From the pages of the Del Norte Triplicate, May 1952.
He was just keeping a promise to his former cellmates at the county jail. William Harsha, 33, celebrated his first free evening Monday by bringing a couple of bottles of liquor, which were raised to the second story jail window by the men inside.
A flat of whiskey went up and slid through the bars. The fifth of wine proved too fat to go through, so the contents of the bottle were poured through the bars into a fruit jar.
About that time, Sheriff C. W. Glover got wind of the goings-on and arrived to confiscate the whiskey, but the wine went down the drain, or so it’s said.
Harsha is back in jail, facing a felony charge for supplying liquor to a penal institution.
Sixteen sticks of dynamite
Crescent City’s calm air was rocked Wednesday and Thursday by a series of harbor blasts. The Harbor Commission was blasting rocks from the floor of the channel to provide safer passage for boats.
Commissioner Lyle Prickett supervised the operation. Some 16 sticks of dynamite were used.
North to Alaska
Three yachtsmen brought their trim 45-footer, May-B, into Crescent City Harbor on Sunday morning. The May-B is bound for Alaska and hails from Modesto.
Skipper Frank H. Blewett, ice cream magnate, and his crew, Ed Russell (alias “The Admiral”) and Leonard East, cook, ran into heavy weather on the way up the coast.
Although the May-B has too much draft to find her way up the Tuolumne River to home port, she sallies into heavy seas, having already made a trip to Southern California waters. They fought rough seas and 20-foot swells below Eureka, with no casualty except that the cook retired to his bunk.
The May-B left Stockton two weeks ago, and pulled out of San Francisco last Thursday, May 8. Most of their cruising is done at night when the seas are quieter. After a night’s cruise they find their way into strange harbors. So far, they have anchored in Bodega Bay, the mouth of the Anoya River, and Eureka with many more harbors to visit after Crescent City.
Fire at Coast Guard Station
Fire broke out at the U.S. Coast Guard Station at Point St. George Monday noon.
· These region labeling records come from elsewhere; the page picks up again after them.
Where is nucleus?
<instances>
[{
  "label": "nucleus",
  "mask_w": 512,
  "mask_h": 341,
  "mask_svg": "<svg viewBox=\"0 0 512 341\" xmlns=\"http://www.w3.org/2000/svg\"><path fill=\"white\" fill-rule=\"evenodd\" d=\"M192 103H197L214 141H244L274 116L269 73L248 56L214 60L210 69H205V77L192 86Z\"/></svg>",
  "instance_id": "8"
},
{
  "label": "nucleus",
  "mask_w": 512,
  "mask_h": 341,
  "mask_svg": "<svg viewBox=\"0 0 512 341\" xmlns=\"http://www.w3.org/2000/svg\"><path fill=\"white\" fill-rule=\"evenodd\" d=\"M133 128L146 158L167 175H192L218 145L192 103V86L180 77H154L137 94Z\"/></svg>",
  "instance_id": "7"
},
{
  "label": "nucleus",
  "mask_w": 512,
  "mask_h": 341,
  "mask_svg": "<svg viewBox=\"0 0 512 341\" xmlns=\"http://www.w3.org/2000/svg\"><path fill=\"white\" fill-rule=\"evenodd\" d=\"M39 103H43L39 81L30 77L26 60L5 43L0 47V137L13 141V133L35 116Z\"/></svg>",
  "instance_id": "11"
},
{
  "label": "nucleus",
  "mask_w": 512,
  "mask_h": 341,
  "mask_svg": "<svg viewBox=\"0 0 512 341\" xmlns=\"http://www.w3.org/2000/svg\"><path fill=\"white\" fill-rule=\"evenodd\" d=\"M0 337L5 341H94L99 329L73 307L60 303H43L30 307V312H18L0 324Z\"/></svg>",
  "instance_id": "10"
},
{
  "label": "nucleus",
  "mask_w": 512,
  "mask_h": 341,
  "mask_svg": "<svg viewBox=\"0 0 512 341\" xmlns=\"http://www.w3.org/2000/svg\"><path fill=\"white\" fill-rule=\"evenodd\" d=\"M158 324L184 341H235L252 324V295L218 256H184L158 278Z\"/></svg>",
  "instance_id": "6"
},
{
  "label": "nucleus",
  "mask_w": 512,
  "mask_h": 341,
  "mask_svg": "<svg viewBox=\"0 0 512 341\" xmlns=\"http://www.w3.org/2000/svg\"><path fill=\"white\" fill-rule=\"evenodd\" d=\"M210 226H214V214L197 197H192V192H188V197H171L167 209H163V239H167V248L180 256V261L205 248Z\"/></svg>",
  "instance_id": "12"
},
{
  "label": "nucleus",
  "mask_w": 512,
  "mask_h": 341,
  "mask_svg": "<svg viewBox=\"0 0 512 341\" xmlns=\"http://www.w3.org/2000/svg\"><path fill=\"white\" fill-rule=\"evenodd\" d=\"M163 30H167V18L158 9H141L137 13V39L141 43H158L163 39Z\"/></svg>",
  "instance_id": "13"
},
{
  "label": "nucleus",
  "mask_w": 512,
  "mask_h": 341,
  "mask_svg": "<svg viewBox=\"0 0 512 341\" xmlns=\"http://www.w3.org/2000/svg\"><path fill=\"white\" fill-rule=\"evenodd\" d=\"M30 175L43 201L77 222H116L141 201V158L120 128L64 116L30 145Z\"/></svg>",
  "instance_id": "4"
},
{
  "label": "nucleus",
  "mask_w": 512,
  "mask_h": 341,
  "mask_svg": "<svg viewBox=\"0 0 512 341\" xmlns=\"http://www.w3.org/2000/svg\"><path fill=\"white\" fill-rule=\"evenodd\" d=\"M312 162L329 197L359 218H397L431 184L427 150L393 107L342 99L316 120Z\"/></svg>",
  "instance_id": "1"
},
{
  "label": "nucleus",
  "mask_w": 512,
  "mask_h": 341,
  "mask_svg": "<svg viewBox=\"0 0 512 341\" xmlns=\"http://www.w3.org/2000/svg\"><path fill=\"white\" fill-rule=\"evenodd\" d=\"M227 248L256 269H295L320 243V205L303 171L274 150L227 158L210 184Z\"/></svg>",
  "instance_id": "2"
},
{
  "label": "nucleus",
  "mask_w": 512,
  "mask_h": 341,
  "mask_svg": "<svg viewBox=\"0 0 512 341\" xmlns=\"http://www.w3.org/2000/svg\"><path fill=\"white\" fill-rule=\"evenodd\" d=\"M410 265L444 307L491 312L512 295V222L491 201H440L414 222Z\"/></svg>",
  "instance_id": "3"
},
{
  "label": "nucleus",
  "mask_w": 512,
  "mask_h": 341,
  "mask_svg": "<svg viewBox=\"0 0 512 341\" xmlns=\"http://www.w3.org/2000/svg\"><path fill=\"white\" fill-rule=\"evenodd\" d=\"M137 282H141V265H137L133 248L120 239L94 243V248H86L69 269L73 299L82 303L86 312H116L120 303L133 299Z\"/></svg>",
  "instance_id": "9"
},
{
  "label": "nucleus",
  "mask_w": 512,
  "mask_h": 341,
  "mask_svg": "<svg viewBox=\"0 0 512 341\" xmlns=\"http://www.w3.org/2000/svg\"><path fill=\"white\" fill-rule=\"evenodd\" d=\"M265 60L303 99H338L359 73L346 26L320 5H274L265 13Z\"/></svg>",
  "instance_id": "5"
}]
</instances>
Damage was estimated at $2,000 by Al Phillips, chief of the Crescent Fire Protection District Volunteers.
The fire was caused by a blowtorch being used to burn paint off the redwood structure. Flames went under the siding and broke out into the attic.
Equipment at the station was put into action, and the CFPD summoned. The fire was brought under control in an hour and ten minutes. Firemen had to chop holes in the roof to get at the fire.
A call was put into the Humboldt Coast Guard Station for a damage control party.
Home Grocery sold
John Barnum of Smith River has purchased the Home Grocery at 756 H St. from Dewey Pollard. Mrs. May Jones will help the Barnums operate the store.
Pollard’s plans are indefinite, except to go to a warmer climate for a while. He sold the store because of ill health.